The Ku Klux Klan
- Founded in Tennessee after the Civil War, the Ku Klux Klan (KKK) evolved from a secret society into a violent vigilante group aiming to undermine Reconstruction.
- The KKK terrorized African Americans and their allies through intimidation, lynchings, assaults, and church burnings.
- Many members of the KKK held positions of power in government and law enforcement.
- Lynching during the 1915-1930 period was extrajudicial murder, primarily by hanging, carried out by white mobs, often KKK members, to terrorize Black Americans and enforce racial hierarchy.
- It was used as a tool of social control to punish alleged crimes, especially those involving accusations of sexual assault against white women.
- According to the NAACP records, between 1915 and 1930, over 1,300 African Americans were lynched in the United States, with the Klan either directly participating or tacitly supporting these acts.
- This period marked the height of Klan influence, coinciding with a surge in racial violence and intimidation nationwide.
Enforcement Acts
- The Enforcement Acts of 1870–71 and local policing efforts curtailed early Klan violence.
- As Jim Crow laws disenfranchised Black Americans and entrenched white supremacy, the Klan’s influence declined by the late 19th century.
- In 1915, the Klan resurged, fueled by anti-immigrant, anti-Catholic, anti-Semitic, and anti-Black sentiment.
- The film The Birth of a Nation glorified the Klan, serving as propaganda and winning President Wilson’s praise.
- By 1925, membership peaked at around 4 million, including elected officials, before infighting and public backlash led to decline.
- The Klan also drew strength from the “Myth of Redemption”, a Southern narrative that reframed the violent overthrow of Reconstruction governments as a noble and justified “redemption” of the South.
- Redeemers (white Southern Democrats) claimed they had “rescued” the South from corrupt, incompetent, and illegitimate rule by Northern Republicans and African Americans.
- This narrative cast Reconstruction as a tragic mistake, portraying Black political participation as chaotic, criminal, or dangerous.
- White violence and voter suppression were justified as acts of self-defense to restore order, tradition, and “civilization.”
- The new Klan built directly on the Myth of Redemption, presenting itself as a moral guardian of white supremacy and traditional values against modernity, immigrants, and Black progress.

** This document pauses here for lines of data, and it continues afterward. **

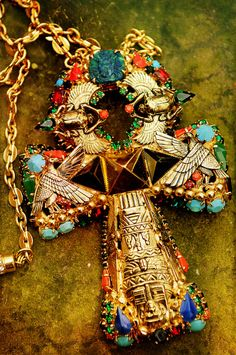 Ankh...a long, heavy chain, a black top or dress and ...  I've a great imagination!
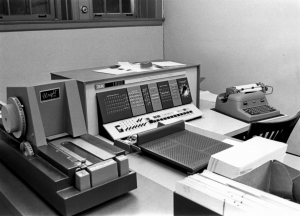 An IBM 1620 Computer from the early 1960s sits atop a table. A locked shelf is in the background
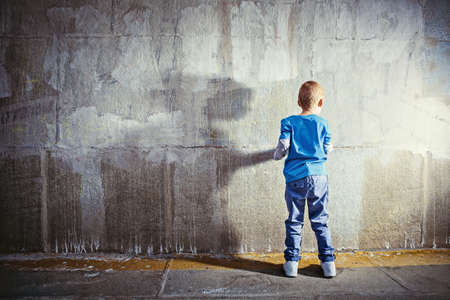 wall paint: Painting little boy outdoors Stock Photo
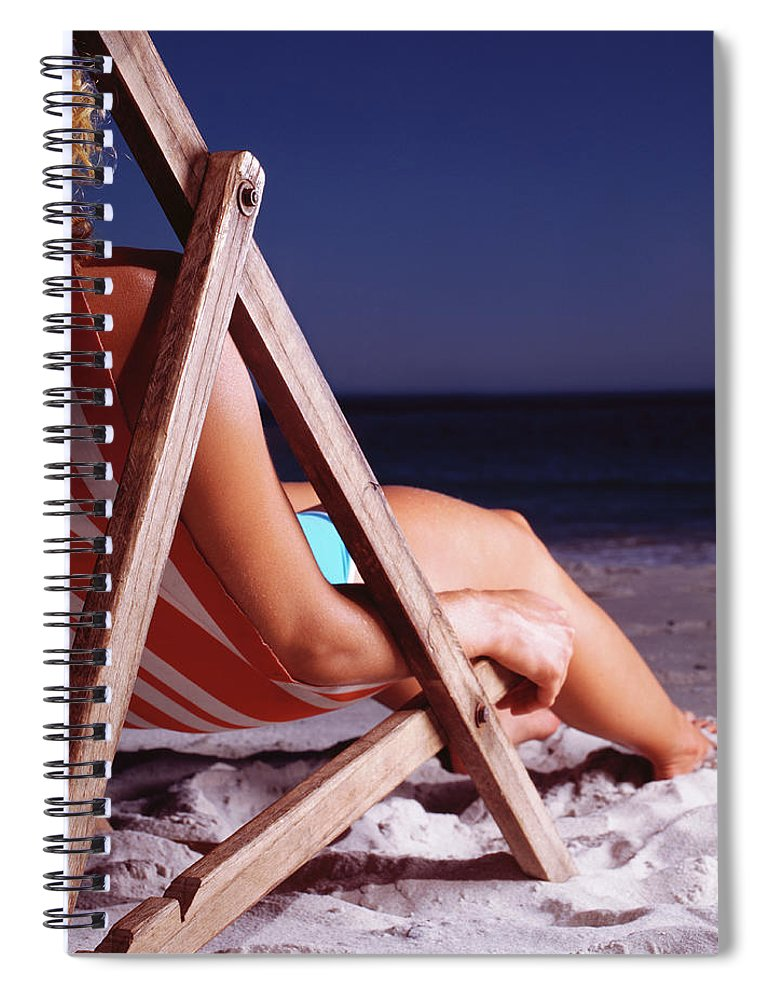 25-29 Years Spiral Notebook featuring the photograph Woman In Deck Chair On Beach, Close Up by Kelvin Murray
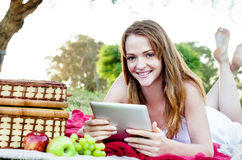 Woman with ipad tablet in park Royalty Free Stock Photography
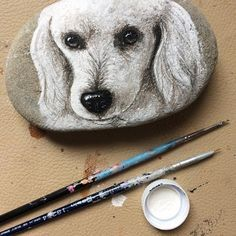 Lola ❤️ #dogportrait #dogpainting #poodle #frenchpoodle #rockart #paintedstones #paintedrocks #dogart #petportrait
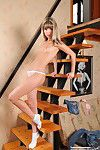 Lovable babe on stairs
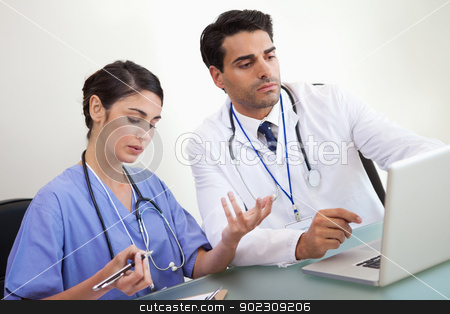 Doctors working with a laptop stock photo, Doctors working with a laptop in an office by Wavebreak Media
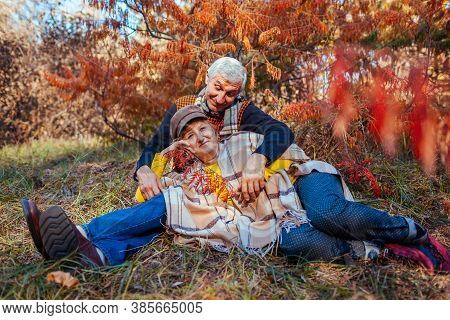 Fall Family Activities. Senior Man And Woman Relaxing In Autumn Park Lying Under Tree. People Enjoy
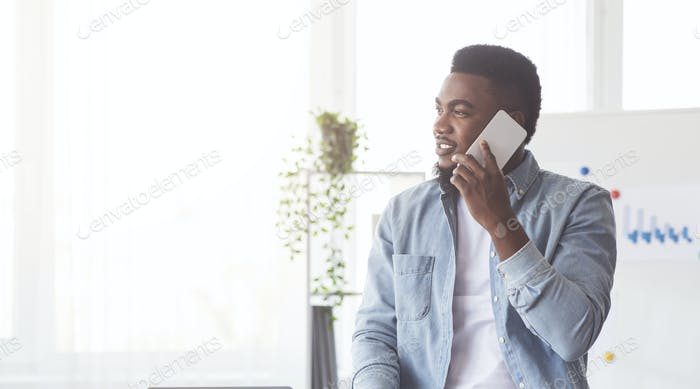 Handsome black worker talking by mobile phone in office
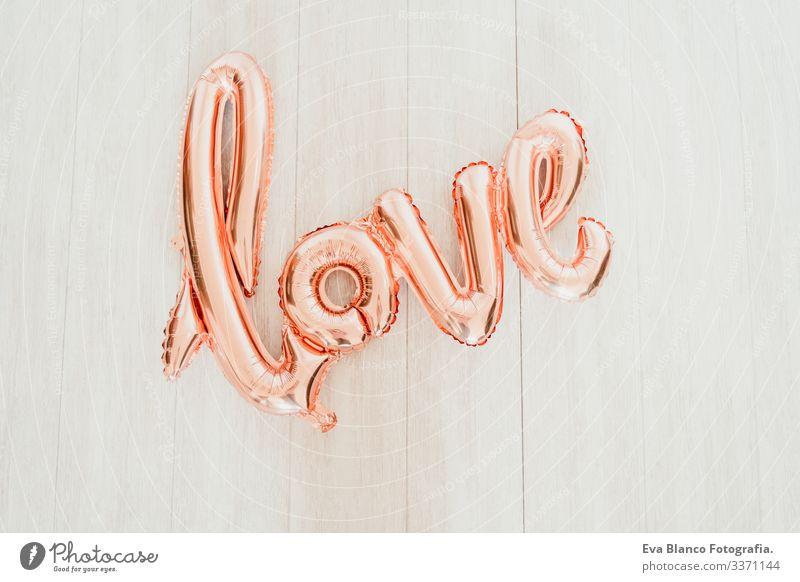 Draufsicht auf den rosa LOVE-Ballon. Valentines-Konzept Liebe Luftballon Form Wort heimwärts im Innenbereich Atelier vereinzelt niemand Folie Pastell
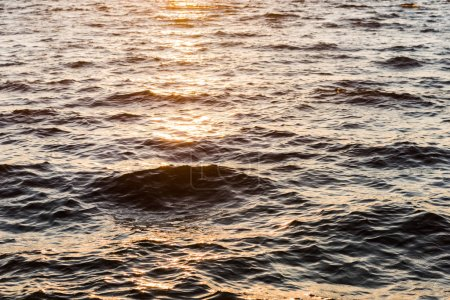beautiful natural background with wavy sea at sunset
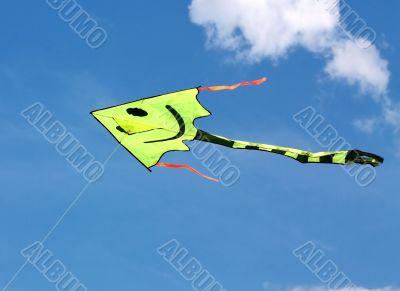 Flying kite in the blue sky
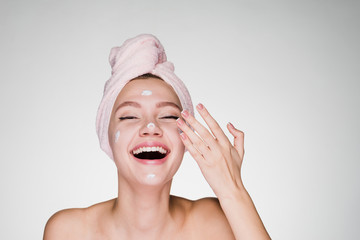 happy woman with a towel on her head puts on a face cream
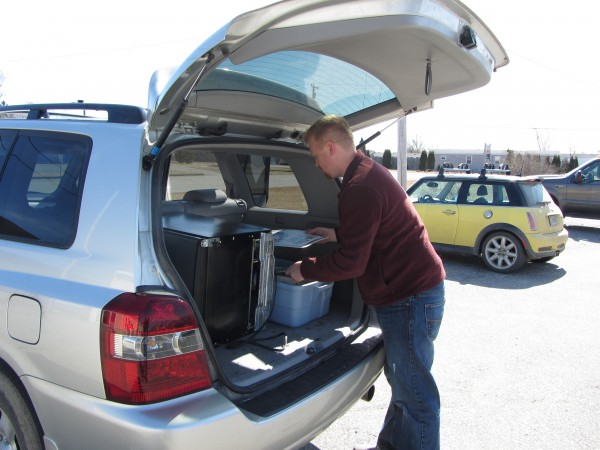 Mark Haskell of Thomaston, a former sports reporter for Village NetMedia, fills his vehicle with belongings Monday, March 12, 2012. Village NetMedia closed its doors at the end of the day Friday, March 9, 2012.
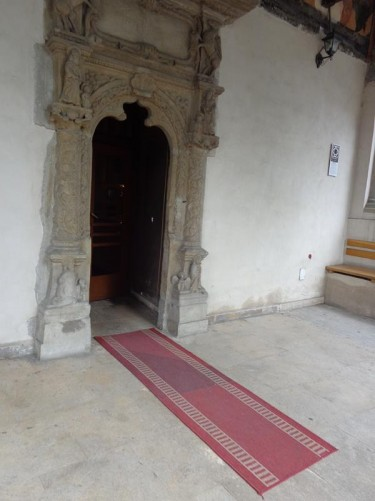 Inside the front porch of Coltea Church, looking towards an inner entrance doorway decorated with stone carvings.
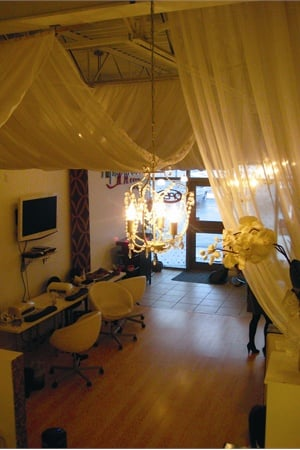 <p>The high ceilings, warm lights, and soft draping add to the sweet, relaxing ambiance in the space.</p>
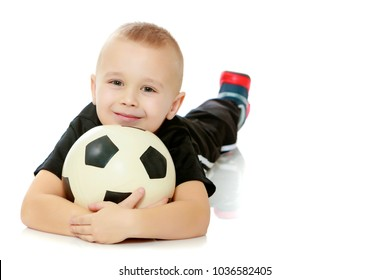 Cute little boy with the ball.The boy lying on the ground and hugs the ball with your hands.Isolated on white background.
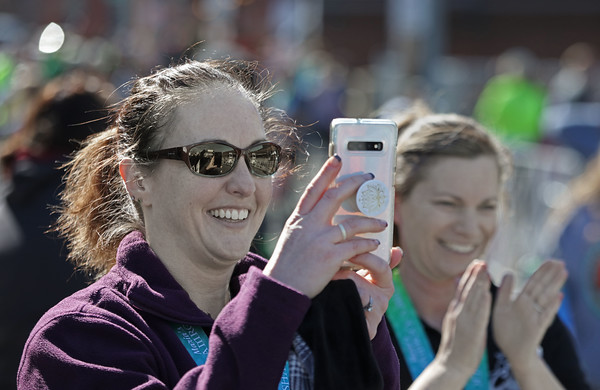 MIKE SPRINGER/Staff photo<br /> Abbie Takvorian of Chelmsford takes a photo of a friend at the finish line of the 13th annual Frozen Shamrock Road Race on Sunday in downtown Haverhill.<br /> 1/23/2020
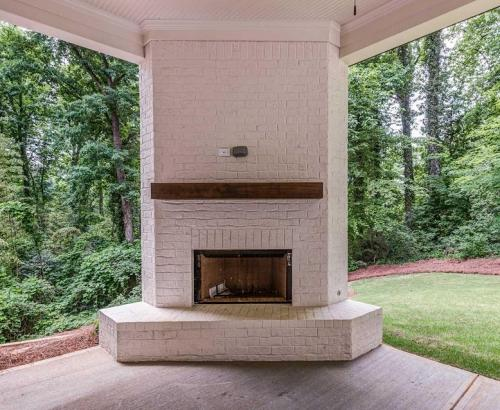 Carolyn -Covered Patio Brick FIreplace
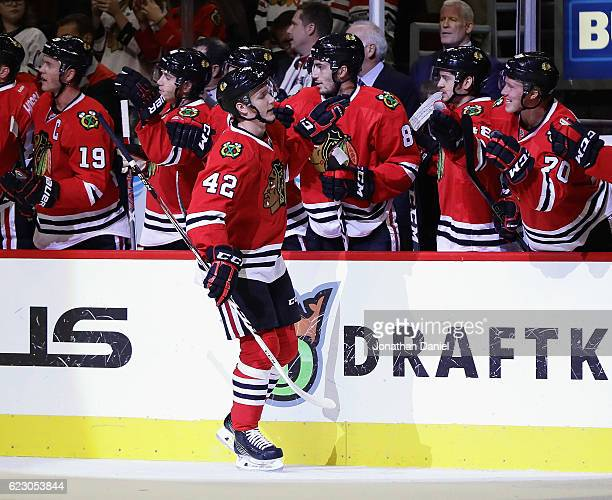Gustav Forsling of the Chicago Blackhawks is congratulated by teammates after scoring his first NHL goal in the first period against the Montreal...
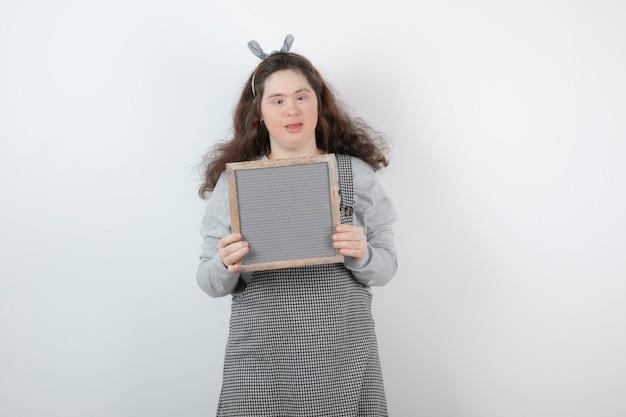 Милая молодая девушка с синдромом дауна держит рамку.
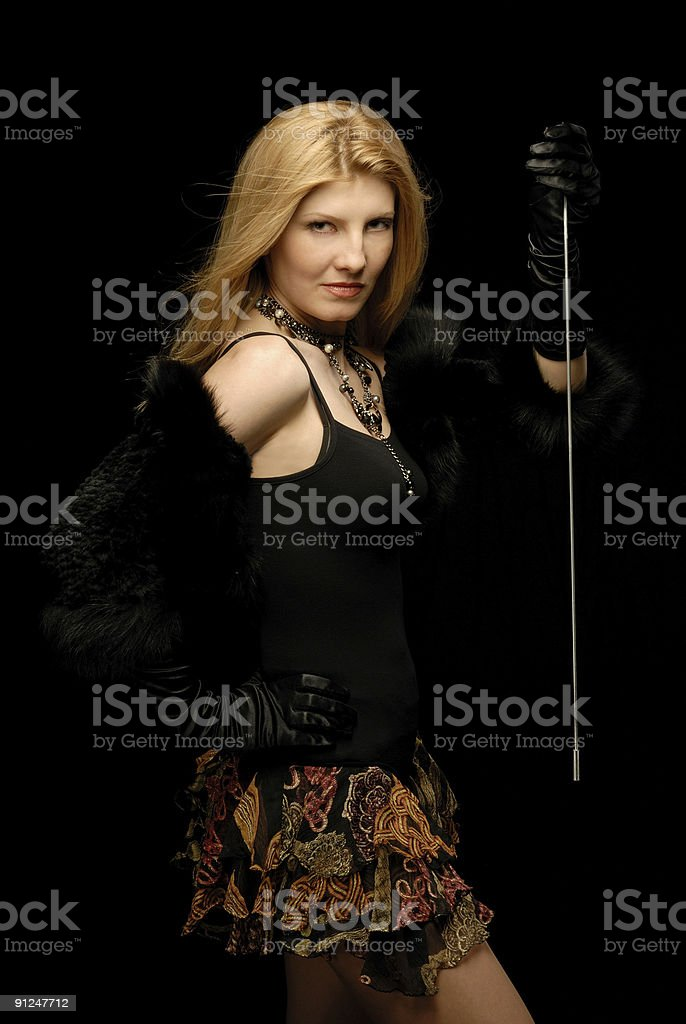 Blond girl in fancy clothes holding up the horsewhip royalty-free stock photo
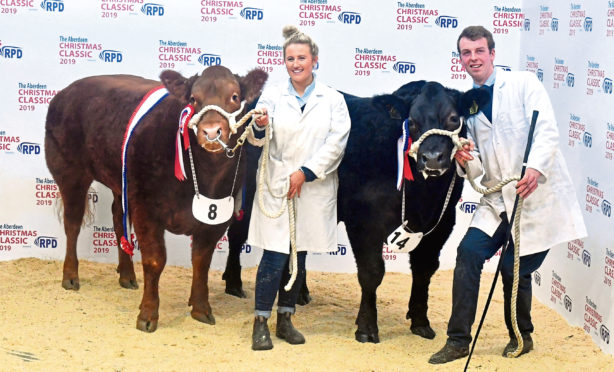 Rebecca Stuart with the overall champion, Cinnamon, and William Moir with the reserve champion, Gazza.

- The KKK of 1915 borrowed symbolic language, rituals, and historical justification from the Redeemers, arguing that America needed to be “redeemed” again.
- Why did the KKK resurgence in 1915?
- For historians like John Higham (1955), in Strangers in the Land: Patterns of American Nativism, argues that the Klan’s resurgence was part of a broader wave of nativism in response to rising immigration from Southern and Eastern Europe.
- The new Klan expanded its hate beyond African Americans to target Catholics, Jews, and immigrants, reflecting anxieties about cultural change and national identity.
- However, Nancy MacLean (1994), in Behind the Mask of Chivalry: The Making of the Second Ku Klux Klan, and others interpret the Klan as a reactionary movement fueled by Protestant middle-class anxiety over modernism, secularism, feminism, and the perceived breakdown of traditional values.
- The Klan, she shows, was not a fringe movement but one embedded in mainstream white Protestant society, especially in small-town America.
- From a Marxist perspective like the one presented by Leonard Moore, economic instability and fears about the loss of white social and political dominance played a significant role.
- This would be supported by the fact that post-WWI economic disruptions and the rise of labor unions created fertile ground for reactionary movements.
- The Klan framed itself as defending American workers and democracy from perceived threats (both racial and ideological).
- In some areas, the Klan operated as a semi-legitimate political force, participating in elections and local governance.
- Moore argues that the Klan in the 1920s functioned as a political movement in many communities and attracted middle-class citizens more than the disaffected poor.
Race Riots and Massacres
- The KKK was central to major race riots and massacres (1898–1921) across the U.S., often triggered by fabricated Black-on-white crimes or fears of Black political gains.
- Wilmington (1898):
- White supremacists in North Carolina overthrew a legally elected biracial government in what is considered the only successful coup d’état in U.S. history.
- The insurrection, led by white Democrats, businessmen, and former Confederates, aimed to reverse Black political and economic gains during Reconstruction.
- At least 25 Black residents were killed (with higher estimates possible). Black-owned businesses and the Black press, including The Daily Record, were destroyed.